DIRECTIONS FOR THIS TASK: Locate each line in the material below that contains the word "rear", and copy those lines out in full. Treat uppercase and lowercase as different.
_ _ _ _ _
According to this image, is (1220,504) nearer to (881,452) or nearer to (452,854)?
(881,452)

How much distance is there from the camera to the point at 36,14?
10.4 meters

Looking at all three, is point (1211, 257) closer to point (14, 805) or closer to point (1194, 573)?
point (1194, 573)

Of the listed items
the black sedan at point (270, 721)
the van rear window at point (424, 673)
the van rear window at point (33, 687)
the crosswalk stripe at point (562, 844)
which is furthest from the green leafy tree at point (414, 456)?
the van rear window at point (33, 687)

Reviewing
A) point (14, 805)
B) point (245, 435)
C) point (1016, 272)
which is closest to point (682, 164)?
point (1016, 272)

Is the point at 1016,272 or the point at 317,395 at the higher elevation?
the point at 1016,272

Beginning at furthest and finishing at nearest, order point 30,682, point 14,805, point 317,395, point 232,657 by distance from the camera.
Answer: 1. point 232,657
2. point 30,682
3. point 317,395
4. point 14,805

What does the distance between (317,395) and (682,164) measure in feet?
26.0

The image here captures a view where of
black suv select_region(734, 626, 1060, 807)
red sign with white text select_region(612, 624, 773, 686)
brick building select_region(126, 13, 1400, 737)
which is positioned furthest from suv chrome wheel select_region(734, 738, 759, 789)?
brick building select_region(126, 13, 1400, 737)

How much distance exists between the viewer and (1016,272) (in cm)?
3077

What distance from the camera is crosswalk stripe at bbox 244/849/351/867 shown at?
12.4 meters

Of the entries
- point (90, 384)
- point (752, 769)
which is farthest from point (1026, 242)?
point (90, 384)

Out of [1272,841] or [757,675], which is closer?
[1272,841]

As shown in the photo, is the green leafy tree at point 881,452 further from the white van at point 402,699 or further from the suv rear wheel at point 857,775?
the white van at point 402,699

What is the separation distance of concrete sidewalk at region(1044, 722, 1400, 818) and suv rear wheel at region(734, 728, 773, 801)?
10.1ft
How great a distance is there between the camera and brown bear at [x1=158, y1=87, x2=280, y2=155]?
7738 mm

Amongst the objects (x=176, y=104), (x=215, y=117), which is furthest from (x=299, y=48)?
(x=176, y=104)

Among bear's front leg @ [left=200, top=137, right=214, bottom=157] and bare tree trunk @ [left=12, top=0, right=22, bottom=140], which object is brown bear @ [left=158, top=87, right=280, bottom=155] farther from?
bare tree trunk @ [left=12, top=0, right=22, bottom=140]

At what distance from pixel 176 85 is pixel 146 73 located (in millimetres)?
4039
_ _ _ _ _
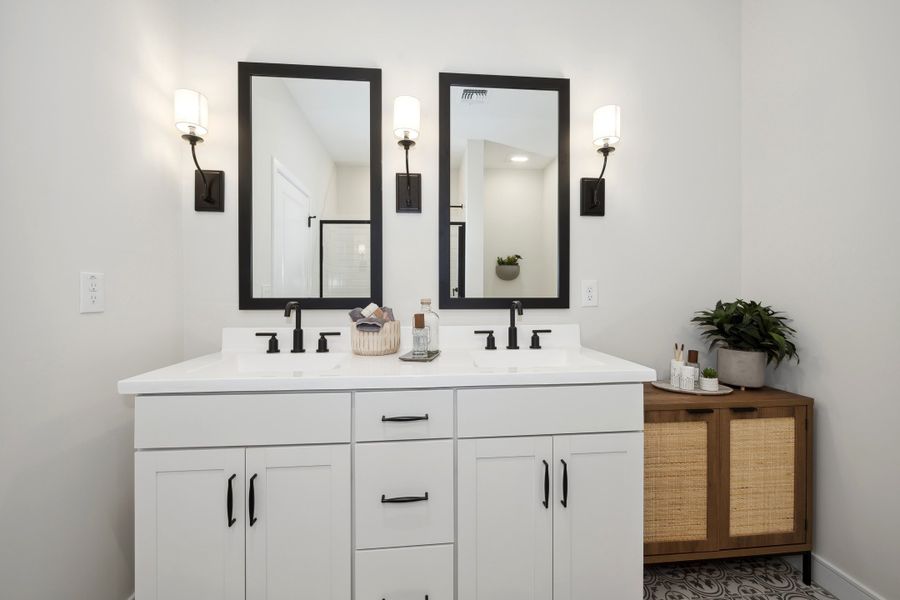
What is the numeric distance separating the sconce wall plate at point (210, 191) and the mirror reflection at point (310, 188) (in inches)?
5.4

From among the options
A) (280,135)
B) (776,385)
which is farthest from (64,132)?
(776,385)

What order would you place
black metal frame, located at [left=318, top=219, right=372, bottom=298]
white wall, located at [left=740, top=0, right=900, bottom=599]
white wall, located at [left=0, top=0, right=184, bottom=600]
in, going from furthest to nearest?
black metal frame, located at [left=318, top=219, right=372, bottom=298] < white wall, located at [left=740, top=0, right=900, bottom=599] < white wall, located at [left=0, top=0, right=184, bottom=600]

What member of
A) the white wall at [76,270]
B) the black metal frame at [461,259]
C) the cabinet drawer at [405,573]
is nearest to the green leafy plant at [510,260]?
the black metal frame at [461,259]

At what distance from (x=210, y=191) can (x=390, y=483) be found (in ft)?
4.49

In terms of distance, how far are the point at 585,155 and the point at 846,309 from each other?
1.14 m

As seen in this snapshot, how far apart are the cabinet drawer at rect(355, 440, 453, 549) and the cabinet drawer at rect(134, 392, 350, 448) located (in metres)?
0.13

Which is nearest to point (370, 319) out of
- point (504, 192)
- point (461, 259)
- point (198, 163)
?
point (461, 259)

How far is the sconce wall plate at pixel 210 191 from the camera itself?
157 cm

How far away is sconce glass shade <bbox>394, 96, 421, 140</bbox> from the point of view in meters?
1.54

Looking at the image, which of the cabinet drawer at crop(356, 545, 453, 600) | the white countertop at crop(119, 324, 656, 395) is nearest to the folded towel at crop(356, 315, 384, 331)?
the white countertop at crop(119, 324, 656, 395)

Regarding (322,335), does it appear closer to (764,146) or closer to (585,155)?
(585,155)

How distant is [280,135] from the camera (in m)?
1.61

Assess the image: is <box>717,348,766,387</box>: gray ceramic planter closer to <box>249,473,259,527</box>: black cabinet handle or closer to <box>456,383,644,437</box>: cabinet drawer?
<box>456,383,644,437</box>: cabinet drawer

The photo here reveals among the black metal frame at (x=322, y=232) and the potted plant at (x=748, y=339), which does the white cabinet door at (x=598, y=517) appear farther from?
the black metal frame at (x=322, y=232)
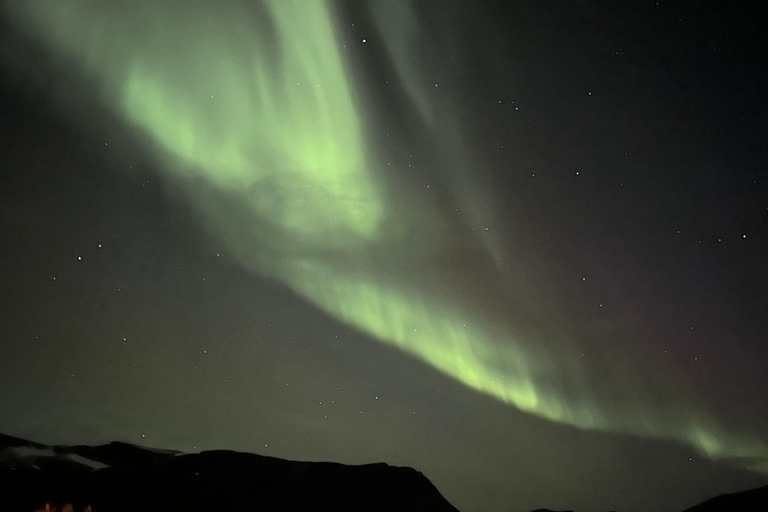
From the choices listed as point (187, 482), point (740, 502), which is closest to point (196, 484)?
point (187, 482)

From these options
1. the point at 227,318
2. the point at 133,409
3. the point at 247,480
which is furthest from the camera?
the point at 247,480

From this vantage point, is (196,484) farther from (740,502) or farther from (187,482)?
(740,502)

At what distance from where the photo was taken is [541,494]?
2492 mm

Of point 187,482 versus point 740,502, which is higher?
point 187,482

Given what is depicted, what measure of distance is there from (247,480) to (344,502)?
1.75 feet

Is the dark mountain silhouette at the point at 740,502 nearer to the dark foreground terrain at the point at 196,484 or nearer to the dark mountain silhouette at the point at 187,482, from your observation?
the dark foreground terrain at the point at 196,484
_ _ _ _ _
REPLY:
the van rear window at point (424, 673)
the van rear window at point (33, 687)
the van rear window at point (33, 687)
As shown in the photo, is the green leafy tree at point 881,452 further from the white van at point 402,699 or further from the suv rear wheel at point 857,775?
What is the separation distance of concrete sidewalk at region(1044, 722, 1400, 818) and suv rear wheel at region(734, 728, 773, 801)?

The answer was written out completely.